- [Фрагмент текста]
В иных «путейцах» мне были близки ноты «опытного пути», как бы они ни оформлялись; в этой ноте они стояли ближе к «Орфею», чем даже иные из «мусагетцев» (не говоря о «Логосе»). И я отстаивал эти ноты — против Метнера, выдвигавшего мне обидные намеки о моем якобы тайном перебеге в «Путь» (чего не было); и на меня одного опять-таки валились все «шишки» (а братья-орфейцы и не думали тут именно поддерживать меня, ибо они не разбирали «путейских» идеологий, лишь «гутируя» их «вкус», — не нравился; но разве на «вкусе» можно что-либо строить, кроме… снобизма?).

Словом: идеологически я был брошен в сеть противоречивых контроверз, потому что я хотел символизма, — не «мистики» и не плясания на задних лапках перед чужой гносеологией; но в чужих невнятицах, не понимающей цельной темы моей в ее мусагетской вариации, вырастал обиднейший миф о все и всех предающем путанике, не знающем, чего он хочет.

И поскольку эта легенда росла в «Мусагете» под высоким покровительством «друга», Метнера, посколько иные из «друзей» недостаточно парализовали ее, она, вылетая из «Мусагета», начинала носиться по Москве в многообразных вариациях; так, с конца 1910 года началась сперва тайная, а потом и явная моя агония в «Мусагете», где не было ни идеологии, ни настоящей интимности.

Но «Мусагет» был последним звеном, связывавшим с литературной культурой меня; и уход из «Мусагета» для меня означал: уход из всего.

Этот уход ускорился трагедией орфейской коммуны.

В третьем томе «Начала века» я подробно описал случай с Минцловой; ее посредничество между интимным кружком и учителями, долженствовавшими среди нас появиться, превратилось в хроническое состояние ожидания, во время которого на наших глазах нарушилось равновесие Минцловой; ее первоначальные ценные указания и уроки (позднее обнаружилось, что эти уроки — материал курсов Штейнера) все более и более отуманивались какими-то не то бредовыми фантазиями, не то кусками страшной действительности, таимой ею, но врывавшейся через нее в наше сознание и заставлявшей меня и Метнера чаще и чаще ставить вопрос о подлинности того «братства», которого представительницей являлась она; ее болезнь и бессилие росли не по дням, а по часам; в обратной пропорциональности с все пышневшей «фантастикой» ее сообщений выявлялись странности ее поведения, оправдываемые лишь болезнью; а — «они», стоящие за ней, в облаках ее бреда все более и более искажались; наконец, становилось ясным, что ее бессилие перед иными из умственных затей Вячеслава Иванова, которого она проводила в «со-брата» нам, выдвигали вопрос: кто же подлинный инспиратор ее — неизвестный учитель или Вячеслав Иванов? Иванов был ценным сотрудником и умным человеком; но я не мог забыть его двусмысленной роли в недавнем мистическом анархизме; для меня во многом Иванов был кающимся грешником, не более: весь же эсотеризм его был для меня лишь более или менее удачной импровизацией над материалом интимных лекций Штейнера, выцеженном у Минцловой (между прочим, — в его книге статей великий процент заимствований у Штейнера, часто субъективированных его личными домыслами); в разрезе «братства» В. Иванов выявлялся все более и более как чужой. Наконец становилось странным: почему все светлое в Минцловой сплеталось со Штейнером, от которого она в болезненном бреду как-то странно ушла, а все темное и смутительное отдавало теми, к кому она пришла и с кем хотела нас сблизить.

- [Исходные данные]
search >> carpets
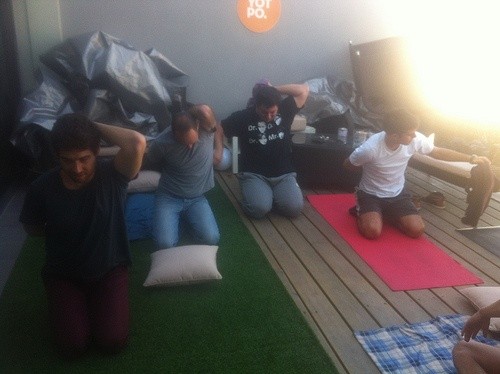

- [Задание]
Воспроизведите без изменений отрывок о «Мусагете» от «И поскольку эта» до «уход из всего.». Список здесь ни при чем.

- [Ответ]
И поскольку эта легенда росла в «Мусагете» под высоким покровительством «друга», Метнера, посколько иные из «друзей» недостаточно парализовали ее, она, вылетая из «Мусагета», начинала носиться по Москве в многообразных вариациях; так, с конца 1910 года началась сперва тайная, а потом и явная моя агония в «Мусагете», где не было ни идеологии, ни настоящей интимности.

Но «Мусагет» был последним звеном, связывавшим с литературной культурой меня; и уход из «Мусагета» для меня означал: уход из всего.